Человечишка послушно сбежал к другому незанятому столику в противоположном конце. Энви предпочёл бы, чтобы он вовсе убрался, но не гоняться же за ним по всему залу, тем более, что своё гомункул получил? Да и гоняться за ним было бы пустой тратой времени: Энви подобные кислые физиономии забавляли только тогда, когда причиной чьих-то мучений был он сам, а если смотреть со стороны – скучно и даже противно становится. Проявления слабости его в этом случае раздражали: гомункул никогда бы себе не признался, но видел в них отражение себя, своей самой беззащитной формы, лишнее напоминание о которой было, пожалуй, самым уязвимым его местом.
Заказ принесли довольно быстро. Придвинув к себе тарелку с куском говядины, Энви с наслаждением впился зубами в ещё горячее мясо. Теперь он понимал, почему Глаттони от своей трапезы оторваться не мог… Впрочем, следить за тем, чтобы его столик никто не занял, гомункул не забывал: стоило невысокой женщине с конопатой девчонкой приблизиться, как он демонстративно положил ногу на свободный стул. Наградив его полным укора взглядом и покачав головой, женщина отошла. Они устроились за соседним столиком, и девчонка ещё долго пялилась на него в ожидании непонятно чего, чем порядком раздражала. Когда женщина одёрнула назойливую мелочь, гомункул был ей даже благодарен.
Покончив с едой, он с наслаждением потянулся и вздохнул. У такого тела есть и свои плюсы: раньше Энви удовлетворения от сытости не ощущал. Еда ему тогда и не нужна была, но пробовать различные вкусы нравилось. Это было его своеобразной рулеткой: порой попадались приятные вкусы, порой тянуло выплюнуть обратно, зато в обоих случаях запоминались надолго; когда делать было совсем нечего, Энви перебирал воспоминания о вкусах, как яркие, красочные бусины. Он ими по-своему дорожил.
Людей всё прибывало, в том числе и семьи с детьми.
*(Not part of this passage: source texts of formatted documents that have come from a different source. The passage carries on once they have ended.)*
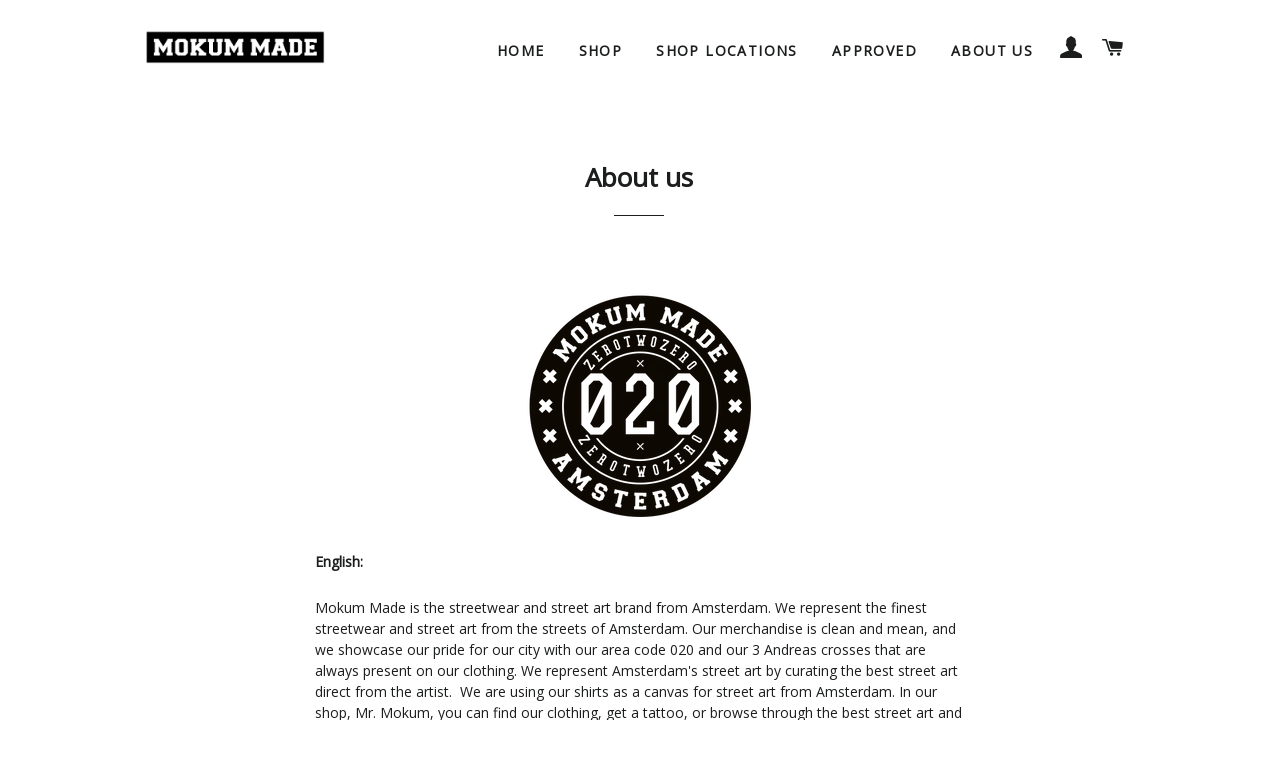

--- FILE ---
content_type: text/javascript; charset=UTF-8
request_url: https://shy.elfsight.com/p/boot/?callback=__esappsPlatformBoot9529994023&shop=mokum-made.myshopify.com&w=333035d0-c565-11e7-8e15-ab7fd9e72390
body_size: 1870
content:
/**/__esappsPlatformBoot9529994023({"status":1,"data":{"widgets":{"333035d0-c565-11e7-8e15-ab7fd9e72390":{"status":1,"data":{"app":"instashow","settings":{"source":["mokummade","#mokummade"],"filterOnly":[],"filterExcept":[],"limit":12,"width":"auto","height":"auto","columns":6,"rows":2,"gutter":0,"responsive":[{"minWidth":375,"columns":1,"rows":1,"gutter":"0"},{"minWidth":768,"columns":3,"rows":2,"gutter":"0"}],"direction":"horizontal","scrollControl":false,"loop":true,"freeMode":false,"scrollbar":true,"autoHoverPause":true,"popupDeepLinking":false,"effect":"slide","easing":"ease","popupSpeed":400,"popupEasing":"ease","colorScheme":"custom","colorGalleryBg":"rgba(0, 0, 0, 0)","colorGalleryCounters":"rgb(255, 255, 255)","colorGalleryArrowsHover":"rgb(255, 133, 113)","colorGalleryArrowsBgHover":"rgb(255, 255, 255)","colorGalleryScrollbar":"rgba(255, 255, 255, 0.5)","colorGalleryScrollbarSlider":"rgb(68, 68, 68)","colorPopupOverlay":"rgba(221, 26, 26, 0.9)","colorPopupBg":"rgb(255, 255, 255)","colorPopupUsername":"rgb(255, 38, 38)","colorPopupUsernameHover":"rgb(255, 133, 113)","colorPopupInstagramLinkHover":"rgb(255, 133, 113)","colorPopupCounters":"rgb(68, 68, 68)","colorPopupPassedTime":"rgb(152, 152, 152)","colorPopupAnchorHover":"rgb(255, 133, 113)","colorPopupText":"rgb(68, 68, 68)","colorPopupControls":"rgb(255, 116, 116)","colorPopupControlsHover":"rgb(255, 255, 255)","colorPopupMobileControls":"rgb(255, 116, 116)","colorPopupMobileControlsBg":"rgba(255, 255, 255, 0.8)","lang":"en","layout":"grid","postTemplate":"tile","callToActionButtons":[{"postUrl":"https:\/\/www.instagram.com\/p\/BcknqVZHtD3\/","buttonLabel":"Install Instagram Feed now","buttonLink":"https:\/\/elfsight.com\/instagram-feed-instashow\/"},{"postUrl":"https:\/\/www.instagram.com\/p\/BbSBRarnOik\/","buttonLabel":"Install Instagram Feed now","buttonLink":"https:\/\/elfsight.com\/instagram-feed-instashow\/"},{"postUrl":"https:\/\/www.instagram.com\/p\/Ba9NwWLHaEx\/","buttonLabel":"Install Instagram Feed now","buttonLink":"https:\/\/elfsight.com\/instagram-feed-instashow\/"}],"postElements":["likesCount","commentsCount","text"],"popupElements":["user","instagramLink","likesCount","commentsCount","location","passedTime","text","comments"],"imageClickAction":"instagram","sliderArrows":true,"sliderDrag":true,"sliderSpeed":0.6,"sliderAutoplay":0,"colorPostOverlayBg":"rgba(190, 13, 13, 0.97)","colorPostOverlayText":"rgb(255, 255, 255)","colorPostBg":"rgb(255, 255, 255)","colorPostText":"rgb(0, 0, 0)","colorPostLinks":"rgb(0, 53, 107)","colorSliderArrows":"rgb(255, 38, 38)","colorSliderArrowsBg":"rgba(255, 255, 255, 0.9)","colorGridLoadMoreButton":"rgb(56, 151, 240)","colorPopupLinks":"rgb(255, 38, 38)","colorPopupFollowButton":"rgb(255, 38, 38)","colorPopupCtaButton":"rgb(56, 151, 240)","widgetTitle":"Follow us on Instagram","cacheTime":300,"api":"https:\/\/api.instacloud.io\/v1","apiEnc":"true","deactivate":false,"order":"position","showElfsightLogo":false,"widgetId":"333035d0-c565-11e7-8e15-ab7fd9e72390","widgetOrigin":"shy.elfsight.com","sourceType":"personalAccount","sourceTypeDivider":null,"apiChangesMessage":null,"storageSource":[],"personalAccessToken":{"identity":"270eb502-5df6-43b8-8a4d-3448cc65569d","status":"connected"},"businessAccessToken":"","businessAccount":null,"businessHashtag":"#eiffeltower","columnsMode":"manual","headerEnabled":false,"headerElements":["profilePicture","fullName","username","verifiedBadge","postsCount","followersCount","followingCount","followButton"],"colorHeaderBg":"rgb(255, 255, 255)","colorHeaderText":"rgb(0, 0, 0)","colorHeaderFollowButton":"rgb(0, 149, 246)","colorHeaderFollowButtonText":"rgb(255, 255, 255)","freeLinkUrl":null,"freeLinkAnchor":null,"hideElfsightLogo":true},"preferences":[]}}},"assets":["https:\/\/static.elfsight.com\/apps\/instashow\/release\/7ffc343176c360281c0dafe3c32abd282b5500df\/app\/instashow.js"]}});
Получать удовольствие от пребывания здесь он больше не мог, так что предпочёл расплатиться и уйти, пока желание выгнать их всех к чертям не стало слишком сильным.
Идти обратно было куда легче: Энви уже понял, что по ничтожному поводу на него не набросятся, его врагам нужно что-то более веское, чем простая прогулка. А раз так – пусть следят, сколько влезет, а он будет делать вид, будто ничего не замечает. Такая игра тоже приносит наслаждение.
Гомункул пнул входную дверь – она с грохотом растворилась. Скользнув внутрь, он закрыл её повторным пинком и прошёл в комнату. Алхимик как лежал на кровати, так, похоже, и не вставал, даже поза та же.
– Элрик, а я еды принёс, но с тобой не поделюсь! – Энви немного выждал, ожидая какой-нибудь реакции, но мальчишка только покосился на него. – Ладно, шучу, – кисло произнёс гомункул, видя, что Стальной нисколько не оживился. – А то ещё помрёшь тут. Вам, людишкам, стоит только не поесть несколько дней, и уже с ног валитесь… Скажи уже что-нибудь наконец, а то я как со стенкой разговариваю.